Some families, for example, are taking assets out of trust and giving them outright to their heirs, since they now fall below the estate-tax exemption line. Others created LLCs or family partnerships years ago to facilitate a discounting of assets, but new rules in some cases prevent assets held in such structures to take full of advantage of the step-up in basis.

Remember: Those who inherit appreciated property, including real estate and stocks, receive a step-up in cost basis for tax purposes based on the current market value on the date of the benefactor’s death. Thus, the beneficiary could sell the property immediately without incurring a capital gain, or sell it years from now and only owe gains based on its price appreciation from the day they inherited it.

“If held in a discounted entity, they’re not stepped up as high as they would have been had they been held outside that entity,” said Drossman. “They may no longer want that in place if they don’t benefit from any estate-tax savings, and they get a lower basis.”

It’s never pleasant to contemplate one’s own mortality.
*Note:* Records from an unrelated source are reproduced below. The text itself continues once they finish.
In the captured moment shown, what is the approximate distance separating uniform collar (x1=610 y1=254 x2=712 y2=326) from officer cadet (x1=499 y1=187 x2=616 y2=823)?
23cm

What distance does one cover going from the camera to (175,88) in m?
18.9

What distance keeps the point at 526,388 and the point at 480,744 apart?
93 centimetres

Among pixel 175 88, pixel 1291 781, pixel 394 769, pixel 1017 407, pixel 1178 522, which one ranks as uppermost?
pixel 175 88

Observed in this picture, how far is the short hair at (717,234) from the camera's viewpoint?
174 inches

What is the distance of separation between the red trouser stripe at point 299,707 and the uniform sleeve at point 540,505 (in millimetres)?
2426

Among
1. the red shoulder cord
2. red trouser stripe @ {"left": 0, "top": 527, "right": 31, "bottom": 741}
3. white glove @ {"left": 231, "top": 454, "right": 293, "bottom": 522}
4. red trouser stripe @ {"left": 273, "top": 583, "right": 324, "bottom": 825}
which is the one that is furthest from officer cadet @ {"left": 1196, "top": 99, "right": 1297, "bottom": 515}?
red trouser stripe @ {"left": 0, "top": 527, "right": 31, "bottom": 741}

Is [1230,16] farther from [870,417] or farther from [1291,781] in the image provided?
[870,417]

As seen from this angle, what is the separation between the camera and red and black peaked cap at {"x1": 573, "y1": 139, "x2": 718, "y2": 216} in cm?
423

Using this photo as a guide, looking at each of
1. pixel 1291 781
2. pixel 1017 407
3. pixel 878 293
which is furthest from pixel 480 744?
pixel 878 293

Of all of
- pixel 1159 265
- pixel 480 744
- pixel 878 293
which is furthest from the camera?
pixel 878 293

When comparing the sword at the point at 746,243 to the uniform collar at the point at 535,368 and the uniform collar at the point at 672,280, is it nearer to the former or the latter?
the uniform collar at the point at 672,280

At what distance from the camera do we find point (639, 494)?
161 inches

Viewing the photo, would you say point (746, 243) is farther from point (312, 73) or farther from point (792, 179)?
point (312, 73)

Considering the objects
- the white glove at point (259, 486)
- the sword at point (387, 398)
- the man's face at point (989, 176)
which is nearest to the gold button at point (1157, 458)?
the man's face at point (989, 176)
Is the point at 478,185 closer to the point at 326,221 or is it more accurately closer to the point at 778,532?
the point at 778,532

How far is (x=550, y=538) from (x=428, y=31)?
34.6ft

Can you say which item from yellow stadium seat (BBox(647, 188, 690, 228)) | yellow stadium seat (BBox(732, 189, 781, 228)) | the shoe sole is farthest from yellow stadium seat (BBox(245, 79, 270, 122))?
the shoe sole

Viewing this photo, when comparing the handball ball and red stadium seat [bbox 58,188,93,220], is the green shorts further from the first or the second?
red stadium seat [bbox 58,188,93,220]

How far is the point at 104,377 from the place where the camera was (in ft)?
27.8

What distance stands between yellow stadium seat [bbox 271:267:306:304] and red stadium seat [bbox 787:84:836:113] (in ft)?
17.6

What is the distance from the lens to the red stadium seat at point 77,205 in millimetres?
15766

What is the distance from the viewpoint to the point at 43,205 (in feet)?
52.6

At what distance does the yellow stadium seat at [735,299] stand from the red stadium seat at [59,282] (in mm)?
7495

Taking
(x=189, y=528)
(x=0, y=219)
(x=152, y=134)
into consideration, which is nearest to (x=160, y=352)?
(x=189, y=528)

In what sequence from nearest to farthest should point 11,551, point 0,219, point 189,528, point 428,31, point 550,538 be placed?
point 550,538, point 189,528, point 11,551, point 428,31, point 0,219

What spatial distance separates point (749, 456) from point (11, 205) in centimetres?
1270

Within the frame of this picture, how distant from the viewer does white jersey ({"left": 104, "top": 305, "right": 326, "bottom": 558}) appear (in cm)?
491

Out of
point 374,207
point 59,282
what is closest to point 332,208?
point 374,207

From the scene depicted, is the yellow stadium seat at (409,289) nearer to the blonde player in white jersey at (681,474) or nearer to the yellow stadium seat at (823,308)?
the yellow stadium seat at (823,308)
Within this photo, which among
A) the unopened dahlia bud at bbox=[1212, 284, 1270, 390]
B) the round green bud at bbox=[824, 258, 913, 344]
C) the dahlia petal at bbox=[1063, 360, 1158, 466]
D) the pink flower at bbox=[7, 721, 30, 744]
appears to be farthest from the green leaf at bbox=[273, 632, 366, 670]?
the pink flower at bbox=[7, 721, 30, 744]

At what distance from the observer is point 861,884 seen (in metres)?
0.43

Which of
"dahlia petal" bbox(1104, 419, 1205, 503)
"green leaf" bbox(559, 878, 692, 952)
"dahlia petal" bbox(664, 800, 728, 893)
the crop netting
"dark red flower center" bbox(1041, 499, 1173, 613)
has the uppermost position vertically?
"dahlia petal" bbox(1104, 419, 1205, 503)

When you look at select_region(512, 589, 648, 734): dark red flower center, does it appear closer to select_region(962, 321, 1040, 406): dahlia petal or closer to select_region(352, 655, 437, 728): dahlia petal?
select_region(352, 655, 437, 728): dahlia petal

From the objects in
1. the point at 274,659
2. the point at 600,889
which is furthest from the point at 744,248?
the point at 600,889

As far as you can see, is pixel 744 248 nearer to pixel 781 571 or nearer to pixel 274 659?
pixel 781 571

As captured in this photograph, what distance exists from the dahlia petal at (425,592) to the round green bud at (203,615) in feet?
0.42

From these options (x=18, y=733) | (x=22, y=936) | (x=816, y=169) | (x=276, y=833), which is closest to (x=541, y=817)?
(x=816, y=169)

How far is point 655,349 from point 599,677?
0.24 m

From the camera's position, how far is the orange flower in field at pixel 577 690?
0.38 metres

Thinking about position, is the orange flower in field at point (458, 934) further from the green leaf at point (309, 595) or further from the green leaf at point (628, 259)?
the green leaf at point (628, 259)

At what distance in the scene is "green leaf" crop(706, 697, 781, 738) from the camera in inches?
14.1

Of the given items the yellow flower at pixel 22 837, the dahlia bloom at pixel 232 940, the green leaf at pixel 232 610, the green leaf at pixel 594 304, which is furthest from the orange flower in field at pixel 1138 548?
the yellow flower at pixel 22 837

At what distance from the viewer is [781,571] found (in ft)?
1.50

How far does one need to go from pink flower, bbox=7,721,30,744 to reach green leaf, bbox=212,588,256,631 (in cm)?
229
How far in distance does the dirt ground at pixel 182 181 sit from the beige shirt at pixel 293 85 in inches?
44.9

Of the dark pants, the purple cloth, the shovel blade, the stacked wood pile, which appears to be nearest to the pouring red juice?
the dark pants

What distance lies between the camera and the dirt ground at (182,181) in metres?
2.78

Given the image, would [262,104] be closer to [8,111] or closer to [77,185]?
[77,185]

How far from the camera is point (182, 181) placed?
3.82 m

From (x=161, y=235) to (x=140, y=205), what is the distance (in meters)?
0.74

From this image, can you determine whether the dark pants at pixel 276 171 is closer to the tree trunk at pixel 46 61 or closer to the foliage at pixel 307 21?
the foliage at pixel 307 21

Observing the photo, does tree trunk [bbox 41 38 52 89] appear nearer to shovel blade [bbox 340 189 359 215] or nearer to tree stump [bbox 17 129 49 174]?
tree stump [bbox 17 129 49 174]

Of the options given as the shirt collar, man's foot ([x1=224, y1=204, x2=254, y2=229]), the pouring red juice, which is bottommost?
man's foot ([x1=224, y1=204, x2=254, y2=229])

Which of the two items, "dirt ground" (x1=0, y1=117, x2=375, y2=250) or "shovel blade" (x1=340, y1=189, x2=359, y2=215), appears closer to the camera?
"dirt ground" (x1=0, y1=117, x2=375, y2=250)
But high-net-worth families who fail to plan—and there are many—risk exposing their kids’ inheritance to creditors, predators and bitter ex-spouses.

Worse, they leave life’s most important decisions—such as who will care for their kids and whether their spouse should pull the plug—in the hands of the courts.

“You have to plan for the worst and hope for the best,” said Frye of Frye Financial Center. “The probability of something happening may not be high, but if it does and you haven’t planned, anything is possible, including litigation, higher taxes and complete chaos.”